In 2014, Chris Papageorge, outdoor specialist at family-run Atherton Appliance & Kitchens, with two locations in the San Francisco area, began offering Kalamazoo Gourmet modular outdoor kitchens. “In Southern California, outdoor kitchens are huge, but here in northern California, the concept is not as prevalent,” he says. The category has taken off and turned into a significant source of year-round business.

“We were busy in January, February and March working with architects, designers and other specifiers, and we were busy in September, October and November delivering outdoor kitchens before the holidays,” he says. “They have really extended our sales season. We dedicated 1,000 sq. ft. of showroom space to outdoor kitchens, and have put a big push behind them in the last year.”

Papageorge says, besides a built-in gas grill, customers want power sideburners, storage doors and drawers and, increasingly, beverage centers, countertop pizza ovens, and sinks.
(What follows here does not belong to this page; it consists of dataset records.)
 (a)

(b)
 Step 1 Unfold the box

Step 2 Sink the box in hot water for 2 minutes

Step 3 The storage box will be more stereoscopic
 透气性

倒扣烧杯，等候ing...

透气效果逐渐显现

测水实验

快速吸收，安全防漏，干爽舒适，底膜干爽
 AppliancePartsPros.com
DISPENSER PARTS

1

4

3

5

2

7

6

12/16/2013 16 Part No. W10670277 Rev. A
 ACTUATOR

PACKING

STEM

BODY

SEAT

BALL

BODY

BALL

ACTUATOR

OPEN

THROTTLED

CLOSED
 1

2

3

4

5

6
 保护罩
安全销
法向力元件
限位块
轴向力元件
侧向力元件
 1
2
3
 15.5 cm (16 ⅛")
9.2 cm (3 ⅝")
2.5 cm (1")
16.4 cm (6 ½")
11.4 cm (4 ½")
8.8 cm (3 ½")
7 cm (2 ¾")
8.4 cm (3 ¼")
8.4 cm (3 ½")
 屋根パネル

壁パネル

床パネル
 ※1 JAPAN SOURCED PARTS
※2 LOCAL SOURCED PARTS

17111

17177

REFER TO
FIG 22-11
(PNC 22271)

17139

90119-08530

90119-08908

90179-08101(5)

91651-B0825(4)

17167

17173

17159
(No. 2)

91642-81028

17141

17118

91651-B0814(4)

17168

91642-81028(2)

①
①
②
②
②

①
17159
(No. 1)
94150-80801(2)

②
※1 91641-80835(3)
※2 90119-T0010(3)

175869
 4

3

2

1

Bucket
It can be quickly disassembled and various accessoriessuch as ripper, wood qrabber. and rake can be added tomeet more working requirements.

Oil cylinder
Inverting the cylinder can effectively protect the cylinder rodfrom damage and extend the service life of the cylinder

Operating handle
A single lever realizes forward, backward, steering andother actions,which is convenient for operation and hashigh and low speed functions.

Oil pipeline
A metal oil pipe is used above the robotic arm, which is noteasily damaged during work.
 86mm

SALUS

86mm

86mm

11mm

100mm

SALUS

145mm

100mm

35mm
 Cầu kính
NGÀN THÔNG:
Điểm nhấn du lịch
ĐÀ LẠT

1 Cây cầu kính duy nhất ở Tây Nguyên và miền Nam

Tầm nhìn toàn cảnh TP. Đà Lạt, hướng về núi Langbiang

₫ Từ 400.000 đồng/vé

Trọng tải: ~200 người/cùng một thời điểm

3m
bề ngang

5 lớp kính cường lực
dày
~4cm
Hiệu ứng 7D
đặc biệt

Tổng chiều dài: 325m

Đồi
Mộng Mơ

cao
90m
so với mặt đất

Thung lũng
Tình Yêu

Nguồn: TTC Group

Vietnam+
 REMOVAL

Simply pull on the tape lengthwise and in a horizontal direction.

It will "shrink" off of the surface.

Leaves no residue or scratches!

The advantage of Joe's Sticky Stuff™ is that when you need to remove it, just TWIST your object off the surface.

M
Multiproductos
What’s not been popular: charcoal kamado grills, and high-tech, digital “smart” grills.

The retailer is big on creating “Product Education Experiences,” small-group personalized education sessions to teach customers how to use products, even providing steaks, salmon and vegetables for test drives. “The sessions involve cooking and tasting, but we don’t use the word ‘demo,’” Papageorge says. “That has a Costco connotation. We’re not just about lining up for a free sample, but about creating an experience.”

The appliance retailer expects another good year in 2017, with continued growth in outdoor kitchen sales as part of home-renovation projects. They will also be offering more cooking classes, team-building programs, and charitable events. They will add a wood-burning oven display to the showroom, and an outdoor display space for outdoor kitchens and to host classes and events.